In August, Oregon's nonfarm payroll employment dropped by 9,500 jobs, following a revised gain of 7,400 in July. This was the first decline in seven months, dating back to January when employment dropped by 1,300.
The August jobs report indicates that Oregon's over-the-year job growth, while strong, has slowed. Between August 2016 and August 2017, payroll employment expanded by 44,600 jobs, or 2.4 percent. This is a reduction from the 3.1 percent job-growth rate seen through July.
"August's job losses were an unusually sharp departure from months of very large job gains," said Nick Beleiciks, Oregon's state employment economist. "But looking past recent gains and losses, Oregon's over-the-year job growth continues to be very good."
The decline in August was concentrated in four of the 14 broad industry groups: leisure and hospitality (-3,600 jobs), government (-3,200), financial activities (-1,300), and wholesale trade ( 1,300). None of the major industries added more than 400 jobs.
The drop in leisure and hospitality came on the heels of unusually strong hiring in June and July. The industry's employment of 206,800 in August is back on the trend line established during the prior 18 months. These restaurants, hotels, and other entertainment establishments now employ 7,100 more workers than in August 2016, an increase of 3.6 percent in the past 12 months.
Similarly, the August government job loss offset the robust hiring in the spring and early summer: While 3,200 jobs were cut in August, 3,500 jobs were added during the prior three months.

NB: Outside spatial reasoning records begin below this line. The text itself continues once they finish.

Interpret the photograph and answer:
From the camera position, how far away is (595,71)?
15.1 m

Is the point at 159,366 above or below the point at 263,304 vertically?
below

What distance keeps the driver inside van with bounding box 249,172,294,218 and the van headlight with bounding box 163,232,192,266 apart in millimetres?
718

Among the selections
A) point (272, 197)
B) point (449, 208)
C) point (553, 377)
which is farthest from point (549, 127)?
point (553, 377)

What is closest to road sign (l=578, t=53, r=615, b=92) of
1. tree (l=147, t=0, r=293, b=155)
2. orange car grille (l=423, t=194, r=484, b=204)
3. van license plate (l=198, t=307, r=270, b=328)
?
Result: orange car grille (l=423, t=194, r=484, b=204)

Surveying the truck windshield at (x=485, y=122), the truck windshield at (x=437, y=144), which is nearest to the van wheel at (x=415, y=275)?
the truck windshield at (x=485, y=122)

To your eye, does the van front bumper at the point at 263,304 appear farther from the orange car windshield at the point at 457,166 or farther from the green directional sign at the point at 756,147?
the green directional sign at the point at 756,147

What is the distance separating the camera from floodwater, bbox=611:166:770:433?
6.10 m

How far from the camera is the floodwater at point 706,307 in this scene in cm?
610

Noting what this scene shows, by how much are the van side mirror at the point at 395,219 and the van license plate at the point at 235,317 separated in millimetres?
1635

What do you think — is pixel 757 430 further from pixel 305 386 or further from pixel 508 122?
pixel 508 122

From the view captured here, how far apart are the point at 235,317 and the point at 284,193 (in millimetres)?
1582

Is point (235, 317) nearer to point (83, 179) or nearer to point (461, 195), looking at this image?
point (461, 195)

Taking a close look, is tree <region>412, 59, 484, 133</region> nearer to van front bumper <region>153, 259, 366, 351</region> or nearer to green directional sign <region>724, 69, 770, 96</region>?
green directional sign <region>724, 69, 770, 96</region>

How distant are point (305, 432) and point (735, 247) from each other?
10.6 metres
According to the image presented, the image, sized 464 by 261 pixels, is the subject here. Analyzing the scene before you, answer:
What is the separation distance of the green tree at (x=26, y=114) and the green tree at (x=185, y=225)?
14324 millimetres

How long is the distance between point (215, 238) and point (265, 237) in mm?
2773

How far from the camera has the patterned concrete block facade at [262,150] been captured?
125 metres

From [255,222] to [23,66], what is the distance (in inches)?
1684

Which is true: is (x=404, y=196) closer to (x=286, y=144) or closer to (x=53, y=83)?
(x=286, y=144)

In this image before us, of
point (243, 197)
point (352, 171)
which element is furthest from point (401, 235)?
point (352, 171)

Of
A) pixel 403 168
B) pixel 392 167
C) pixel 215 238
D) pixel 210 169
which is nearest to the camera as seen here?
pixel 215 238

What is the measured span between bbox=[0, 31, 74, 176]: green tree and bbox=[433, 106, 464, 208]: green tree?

Oregon's unemployment rate rose to 4.1 percent in August from 3.8 percent in July. The rate remained near its all time low of 3.6 percent reached in May. Oregon's rate was significantly below its year-ago rate of 5.0 percent in August 2016. The U.S. unemployment rate was 4.4 percent in August 2017.
These preliminary estimates of jobs and other labor force data are produced in cooperation with the federal Bureau of Labor Statistics, are based largely on a survey of businesses and a survey of households, and are subject to later revision.